Mark Harrison, an attorney who specializes in attorney ethics, said the mere attendance at the ALEC conference is not a violation of the Judicial Code of Conduct unless the justice expressed views or participated in activities.

This isn’t the first instance that accusations of breaking that clause of the code of ethics have been levied against Bolick. It was a common critique of his political behavior when he texted Ducey to name Bill Montgomery as John McCain’s replacement in the Senate last year.

3 comments

  1. This is just leftist propaganda. A conservative Justice is allowed to attend a dinner event as their spouse’s guest. Funny how this concern from a media perspective only goes one way. A liberal Justice could attend a Planned Parenthood dinner as their spouse’s guest, and we would never hear about it.

  2. Arizona Eagletarian

    I’m wondering what part of “appearance of impropriety” Mr. (Paul) Mueller considers “leftist propaganda.”

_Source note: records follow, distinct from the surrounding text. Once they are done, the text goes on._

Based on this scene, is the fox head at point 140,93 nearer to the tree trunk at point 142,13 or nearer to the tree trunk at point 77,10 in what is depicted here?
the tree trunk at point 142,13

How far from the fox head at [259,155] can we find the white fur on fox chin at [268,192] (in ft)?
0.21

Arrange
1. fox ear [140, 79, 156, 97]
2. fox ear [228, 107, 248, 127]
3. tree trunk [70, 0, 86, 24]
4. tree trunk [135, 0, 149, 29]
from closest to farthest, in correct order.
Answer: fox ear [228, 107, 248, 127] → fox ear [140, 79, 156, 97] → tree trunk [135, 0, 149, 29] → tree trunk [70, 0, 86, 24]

  3. Bolick left actuality and appearance of impartiality in shreds when he became the public pusher of presumed fellow reactionary vote on the bench of Bill Montgomery. Montgomery’s history and acts demonstrate the absence of “merit” to sit in judgment in any court, no less the highest court in the state, recently ‘Republicanized’ by Ducey’s packing the selection committee after Montgomery did not get past an earlier initial review given his inadequate experience and and discriminatory record, including: repeated hiring of a well known Islamophobe to “train” County law enforcement personnel, his ‘reefer madness’ and failures to accept the public vote for medical marijuana including maintaining admittedly improper prosecutions, his discrimination against LGBTQ persons, and his demagoguery in favor of costly, racially skewed and unnecessary mass incarceration in AZ.